ChAdOx1 vaccine triggers innate sensors like double-strand DNA sensor TLR9, and BBV152 vaccine activates TLR7/8 (IMDG) and the NLRP3 inflammasome. This results in the production of IL-12 drives naïve T-cells towards the pro-inflammatory Th1-biased response that generates strongly neutralizing antibodies and virus-specific CD8 effector T-cells to clear the infection. Antigen-specific memory B- and CD8 T-cells afford long-term protection [28, 29]. Researchers studied the cross-reactions between host and microbial proteins using the Protein Data Bank, showing that SARS-CoV-2 proteins possibly interact with proteins involved in axonal transport, neuronal transmission, synaptic vesicle trafficking, endocytosis, axonal transport and blood–brain barrier [29, 30].

Finally, the literature has reported more post-COVID-19 infection CNS-IDD cases than post-COVID-19 vaccines.
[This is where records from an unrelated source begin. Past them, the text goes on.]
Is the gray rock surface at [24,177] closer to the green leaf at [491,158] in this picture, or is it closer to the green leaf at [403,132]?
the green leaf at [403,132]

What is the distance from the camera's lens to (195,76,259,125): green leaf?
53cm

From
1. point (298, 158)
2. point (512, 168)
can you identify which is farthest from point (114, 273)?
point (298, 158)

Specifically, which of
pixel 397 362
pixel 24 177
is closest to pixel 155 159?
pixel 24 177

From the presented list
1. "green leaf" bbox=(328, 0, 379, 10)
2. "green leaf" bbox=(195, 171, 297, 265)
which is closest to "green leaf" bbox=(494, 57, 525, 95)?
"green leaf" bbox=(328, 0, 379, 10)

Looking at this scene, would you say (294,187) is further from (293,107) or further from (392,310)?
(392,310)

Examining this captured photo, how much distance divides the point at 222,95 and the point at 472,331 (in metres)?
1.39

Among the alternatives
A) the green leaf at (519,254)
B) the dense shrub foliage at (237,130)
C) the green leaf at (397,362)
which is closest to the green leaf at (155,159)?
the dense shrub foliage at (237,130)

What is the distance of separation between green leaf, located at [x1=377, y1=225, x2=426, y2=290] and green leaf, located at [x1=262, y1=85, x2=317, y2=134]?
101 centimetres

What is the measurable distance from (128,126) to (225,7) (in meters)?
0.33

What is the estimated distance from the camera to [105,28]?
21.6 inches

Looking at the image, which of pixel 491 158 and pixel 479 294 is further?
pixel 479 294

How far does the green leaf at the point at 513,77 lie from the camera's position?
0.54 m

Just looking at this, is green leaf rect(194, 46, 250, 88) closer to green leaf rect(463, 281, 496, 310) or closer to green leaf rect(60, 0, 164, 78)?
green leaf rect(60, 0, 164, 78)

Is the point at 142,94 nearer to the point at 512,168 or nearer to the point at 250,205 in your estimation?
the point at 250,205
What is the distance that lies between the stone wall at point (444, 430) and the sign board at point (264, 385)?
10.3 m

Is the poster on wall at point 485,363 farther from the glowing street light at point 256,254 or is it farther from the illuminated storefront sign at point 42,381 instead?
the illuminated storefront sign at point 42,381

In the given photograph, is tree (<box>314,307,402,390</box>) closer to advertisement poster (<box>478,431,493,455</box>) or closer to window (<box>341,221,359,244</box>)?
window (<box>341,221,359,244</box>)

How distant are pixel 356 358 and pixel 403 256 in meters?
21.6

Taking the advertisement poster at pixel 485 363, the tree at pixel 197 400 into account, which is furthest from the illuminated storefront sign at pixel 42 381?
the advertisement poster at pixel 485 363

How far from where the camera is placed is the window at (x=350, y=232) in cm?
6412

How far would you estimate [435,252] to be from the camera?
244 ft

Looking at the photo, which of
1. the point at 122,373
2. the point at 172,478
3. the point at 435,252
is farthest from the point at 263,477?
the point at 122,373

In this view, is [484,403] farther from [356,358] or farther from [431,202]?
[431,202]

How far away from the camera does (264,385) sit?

This is in line with the available literature on various vaccines which suggest risk of demyelination to be substantially lower when compared to infections [16]. Population-based studies from Europe showed no increased risk of neuroimmunological events post-COVID-19 vaccination like transverse myelitis, meningitis and encephalomyelitis. However, people with COVID-19 infections have a higher risk of transverse myelitis or encephalomyelitis [31, 32]. A systematic review by Ostovan et al. showed that apart from a lower incidence of transverse myelitis associated with COVID-19 vaccines, the intensity of post-vaccine myelitis was lesser than myelitis post-COVID-19 infection [33]. Thus, although the risk of CNS-IDD post-vaccines is there, the benefits of vaccination overshadow the possible risk of CNS inflammation.

The risk of vaccine-related CNS-IDD is low, even in patients with known autoimmune CNS diseases [34]. Retrospective studies have shown that vaccines BNT162b2-Pfizer-BioNTech and mRNA-1273-Moderna benefit from vaccination and outweigh the risk of vaccine-related CNS-IDD reactivations [34,35,36]. In the study of 26 AQP4-IgG + NMOSD and 30 MOGAD patients, one patient had a relapse within 4 weeks of vaccination [34]. Seven out of 324 (2.2%) patients with multiple sclerosis reported relapse within two months post-BNT162b2-Pfizer-BioNTech vaccination [36].

This study has limitations. Establishing causality between COVID-19 vaccines and CNS-IDD may be uncertain as this is a case series. We did not report the rate of CNS-IDD post-COVID-19 infection in the community. We did not compare probable CNS-IDD cases with controls, i.e. diagnosed with one of the CNS-IDD and were not vaccinated within 6 weeks of the demyelination.

Conclusion

We describe the temporal association between COVID-19 vaccines and CNS-IDD. Differences between episodes of demyelination after a particular type of vaccine, temporally associated demyelination events and the presence of MOG-IgG antibody in a significant proportion of patients could increase the likelihood of immunogenic phenomenon post-vaccination in the particular patient. Long-term post-marketing surveillance and large prospective controlled studies are required to establish a possible causal relationship between the COVID-19 vaccine, CNS-IDD and safety of individual vaccines.